Residents were successful in ensuring what later became the JB Cleland Kindergarten, the George Bolton Swimming Centre Burnside (Hazelwood Park), the Beaumont Uniting Church Tennis Courts and the Beaumont Bowling Club were all erected elsewhere. Several attempts over the years to build public lavatories and entertainment facilities were also rebuffed. Burnside Council refused to agree to any further trustee appointments as trustees died. The remaining trustees attempted to appoint Gordon Ditter (of Ditters Fruit and Nuts). Council refused. Fearing an attempt to obtain control of the Common by attrition, residents petitioned the State Government in 1971 to remove Burnside Council as a trustee by act of SA Parliament. Burnside Council objected.
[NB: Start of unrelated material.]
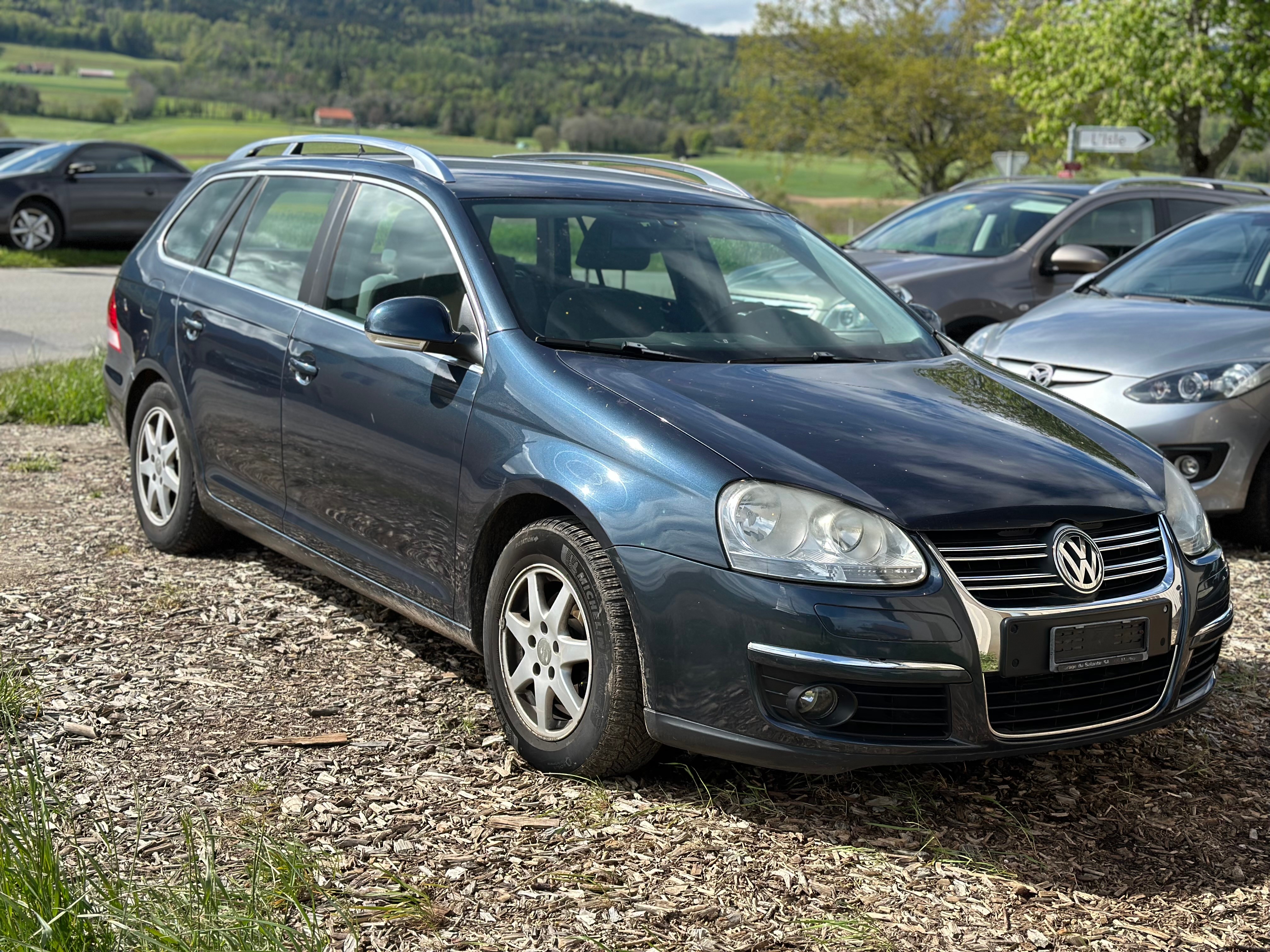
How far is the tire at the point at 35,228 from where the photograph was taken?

Several heated meetings between Council and residents ensured. To resolve the impasse the state government declared Beaumont Common a public park under the Parks and Gardens Act, with clauses prohibiting any future building to ever take place on Beaumont Common. Later revisions of the Act have had those clauses removed. No resident consultation on their removal took place.

==In popular culture==
Beaumont is mentioned in the Redgum song "Beaumont Rag" featured on the band's 1978 album If You Don't Fight You Lose, which also features on their live album Caught in the Act. The song is aimed at satirising the Liberal Party voters who live in the affluent suburb, after their party under Malcolm Fraser had been defeated in a general election.